South Korea's embittered old Syngman Rhee, angry because a last-minute head count by the Indians had sent 135 more prisoners (who presumably had changed their minds) back to the Communists, threatened to attack the Indian guards. The U.N. command told Rhee, in effect, that if this happened the Eighth Army would have to repel the assault.

Red China last week demanded that India hold the prisoners beyond the deadline so that more "explanations" could be undertaken. The Eighth Army's General Maxwell D. Taylor warned that any Communist attempt to interfere with the release would be met with force.

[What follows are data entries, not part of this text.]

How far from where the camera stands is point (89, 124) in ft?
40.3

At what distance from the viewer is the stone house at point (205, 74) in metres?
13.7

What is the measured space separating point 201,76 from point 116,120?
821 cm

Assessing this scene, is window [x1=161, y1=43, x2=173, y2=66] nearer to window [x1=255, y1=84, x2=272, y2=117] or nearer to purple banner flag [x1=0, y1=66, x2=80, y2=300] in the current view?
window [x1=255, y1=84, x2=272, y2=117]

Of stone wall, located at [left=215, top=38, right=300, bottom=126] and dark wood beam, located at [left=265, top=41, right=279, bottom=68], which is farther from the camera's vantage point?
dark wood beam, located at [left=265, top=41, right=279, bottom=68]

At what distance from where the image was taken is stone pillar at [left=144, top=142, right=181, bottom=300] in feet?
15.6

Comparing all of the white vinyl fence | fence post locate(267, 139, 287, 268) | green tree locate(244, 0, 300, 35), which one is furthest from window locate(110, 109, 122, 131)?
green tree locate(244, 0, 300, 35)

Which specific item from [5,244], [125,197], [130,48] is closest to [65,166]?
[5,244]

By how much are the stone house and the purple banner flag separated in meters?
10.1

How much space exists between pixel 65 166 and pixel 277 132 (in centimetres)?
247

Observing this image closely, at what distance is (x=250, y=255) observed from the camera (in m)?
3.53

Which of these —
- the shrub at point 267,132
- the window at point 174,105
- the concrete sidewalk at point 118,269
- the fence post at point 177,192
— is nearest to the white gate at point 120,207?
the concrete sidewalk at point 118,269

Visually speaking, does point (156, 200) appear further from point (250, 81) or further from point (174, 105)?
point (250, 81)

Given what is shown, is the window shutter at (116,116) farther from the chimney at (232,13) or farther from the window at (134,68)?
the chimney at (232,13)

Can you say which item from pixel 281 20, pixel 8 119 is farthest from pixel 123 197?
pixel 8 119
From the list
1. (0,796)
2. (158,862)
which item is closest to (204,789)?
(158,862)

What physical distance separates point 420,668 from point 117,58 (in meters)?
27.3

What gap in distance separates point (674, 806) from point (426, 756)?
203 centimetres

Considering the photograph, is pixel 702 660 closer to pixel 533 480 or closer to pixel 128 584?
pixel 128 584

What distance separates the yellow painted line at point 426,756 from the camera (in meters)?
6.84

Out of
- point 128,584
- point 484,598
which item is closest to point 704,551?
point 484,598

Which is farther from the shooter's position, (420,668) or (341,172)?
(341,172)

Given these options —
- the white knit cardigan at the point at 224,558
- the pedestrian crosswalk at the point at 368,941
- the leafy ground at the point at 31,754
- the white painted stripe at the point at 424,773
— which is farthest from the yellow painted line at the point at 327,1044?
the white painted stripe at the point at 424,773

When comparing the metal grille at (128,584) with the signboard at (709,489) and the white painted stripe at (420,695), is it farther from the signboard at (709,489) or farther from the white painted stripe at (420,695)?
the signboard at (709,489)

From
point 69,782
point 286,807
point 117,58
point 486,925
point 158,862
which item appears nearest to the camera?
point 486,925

If there is no struggle, on Jan. 23 the prisoners will walk south under the control of the compound leaders. Searchlights, loudspeakers and barbed-wire lanes marked with white tape will guide them. At the edge of the demilitarized zone, the North Koreans will be met by South Korean officials, whisked aboard trains and taken to Kunsan and Pohang, where they may (if they choose) be inducted into the ROK army. The Chinese prisoners will be met by Nationalist officials, trucked to Inchon and loaded on U.S. Navy LSTs bound for Formosa.